- SELECTED EXCERPT -

★ ★ ★ ★

François de Lapeyronie.—François de Lapeyronie was born at Montpellier on January 15, 1678, and he enjoyed the privilege of receiving a most careful preliminary education. He was only seventeen years of age when the academic degree which corresponds to our Master of Arts was bestowed upon him. As the next step he visited Paris for the purpose of perfecting his knowledge of surgery, the branch of science in which he was specially interested; and upon his return to Montpellier he began giving instruction in anatomy and surgery. In a short time he was chosen Surgeon-in-Chief of the Montpellier Hôtel-Dieu. In 1714 he was called to Paris to take charge of the Duc de Chaulnes, whose malady had not yielded to the treatment adopted by the surgeons of that city; and in this case the measures which he employed proved so efficacious that de Lapeyronie decided to settle permanently in the metropolis. He taught anatomy in the Collège de Saint-Côme, and in a short time was chosen Head Surgeon of the Charité, one of the largest hospitals of Paris. In 1731 he became one of the founders of the Royal Academy of Surgery, and he took a most prominent part in the struggle which was then actively going on between the physicians and surgeons of Paris,—one of the last and most serious of the attempts made by the former to render the surgeons subordinate to the physicians. The surgeons won the battle (April 23, 1743), and Dezeimeris says that the part taken by de Lapeyronie in this struggle may be looked upon as one of the most honorable achievements recorded in the history of medicine. De Lapeyronie died on April 25, 1747, after a long and painful illness. In his will he made most liberal provision for the promotion of medical science; establishing funds for the giving of annual prizes, for the founding of a medical library, for the building of an anatomical amphitheatre, etc. In his treatise on anatomy Hyrtl, the distinguished professor at the University of Vienna, makes the following brief statement with reference to a certain dissecting room in Paris, but he does not state in what part of the city the room in question is located, nor does he mention any other facts that might enable his readers to fix its location. In the absence of more precise information concerning this matter, I shall take the liberty of suggesting that Hyrtl’s discovery was made in the Anatomical Institute which de Lapeyronie founded. Hyrtl’s statement reads as follows:—

Over the entrance doorway of a dissecting room in Paris I read this inscription: Hic locus est ubi mors gaudet succurrere vitae. [Here is the spot where Death rejoices to render assistance to Life.] No more beautiful or fitting words could be employed for inspiring the student, upon his first entrance into the room, with respect for the work in which he is about to engage.

And yet, a few pages beyond that on which the above statement is printed, Hyrtl quotes Vicq d’Azyr as saying: “Among all the sciences anatomy is perhaps the one the usefulness of which has been most highly lauded, but at the same time the one for which the least has been done to favor its advancement.”

★ ★ ★ ★

- RECORDS PROVIDED -
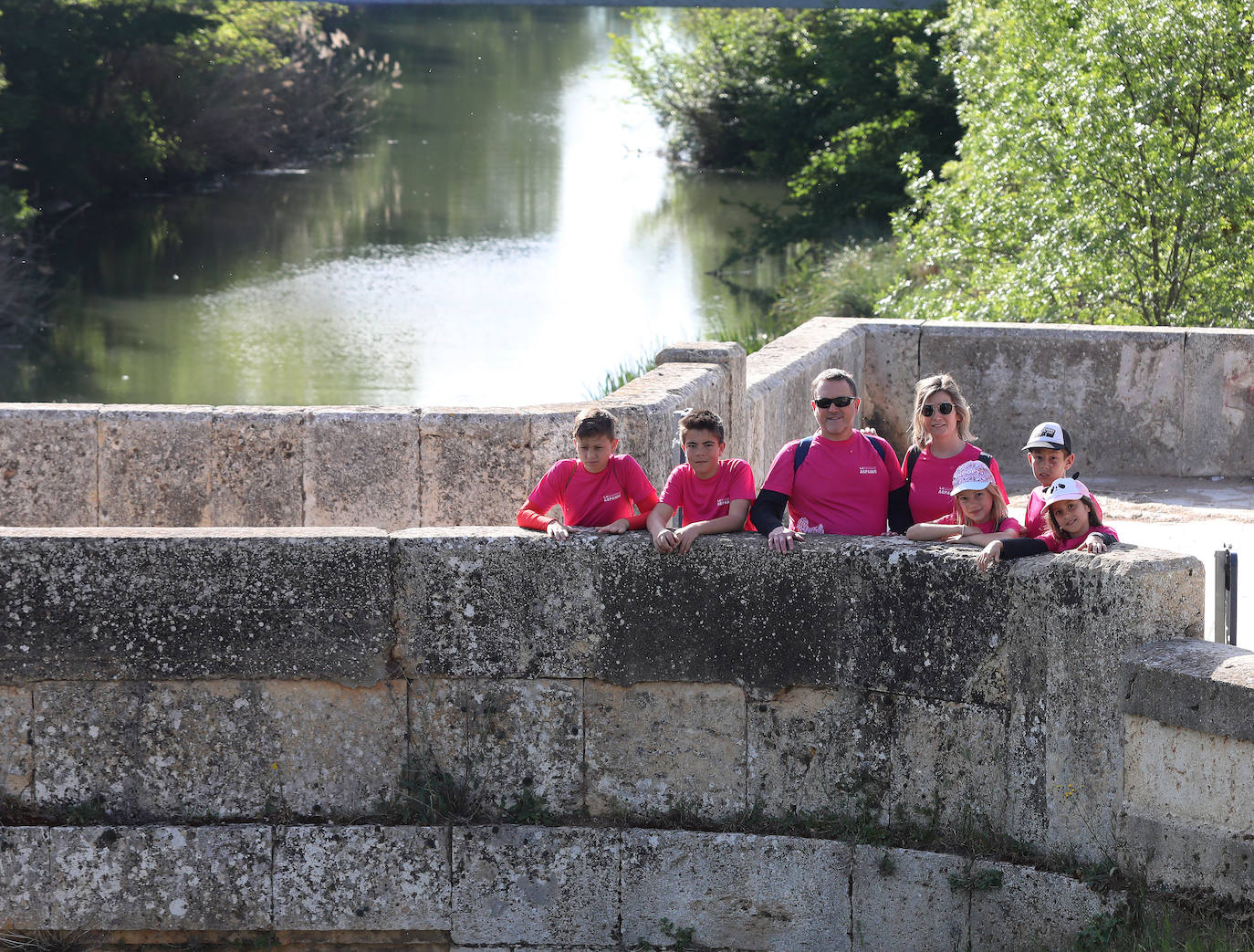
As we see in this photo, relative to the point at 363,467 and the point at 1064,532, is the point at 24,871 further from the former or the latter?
the point at 1064,532

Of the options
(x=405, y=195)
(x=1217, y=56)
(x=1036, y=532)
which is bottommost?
(x=1036, y=532)

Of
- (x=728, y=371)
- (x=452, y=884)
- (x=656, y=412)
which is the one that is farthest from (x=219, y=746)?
(x=728, y=371)

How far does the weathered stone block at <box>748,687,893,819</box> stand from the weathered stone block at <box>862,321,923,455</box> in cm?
418

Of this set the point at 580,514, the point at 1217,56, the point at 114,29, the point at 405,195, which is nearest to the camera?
the point at 580,514

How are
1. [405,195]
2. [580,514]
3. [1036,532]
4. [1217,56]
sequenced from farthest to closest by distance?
[405,195] < [1217,56] < [580,514] < [1036,532]

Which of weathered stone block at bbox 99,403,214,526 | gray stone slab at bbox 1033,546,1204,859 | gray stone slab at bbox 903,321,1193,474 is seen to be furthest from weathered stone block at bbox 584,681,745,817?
gray stone slab at bbox 903,321,1193,474

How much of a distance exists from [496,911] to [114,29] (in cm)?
2371

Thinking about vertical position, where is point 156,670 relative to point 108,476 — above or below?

★ ★ ★ ★

Write out, word for word, everything in the passage on François de Lapeyronie from "Over the entrance" down to "about to engage.". The entries are separate material, unrelated to the passage on François de Lapeyronie.

- SOLUTION TO THIS PROBLEM -
Over the entrance doorway of a dissecting room in Paris I read this inscription: Hic locus est ubi mors gaudet succurrere vitae. [Here is the spot where Death rejoices to render assistance to Life.] No more beautiful or fitting words could be employed for inspiring the student, upon his first entrance into the room, with respect for the work in which he is about to engage.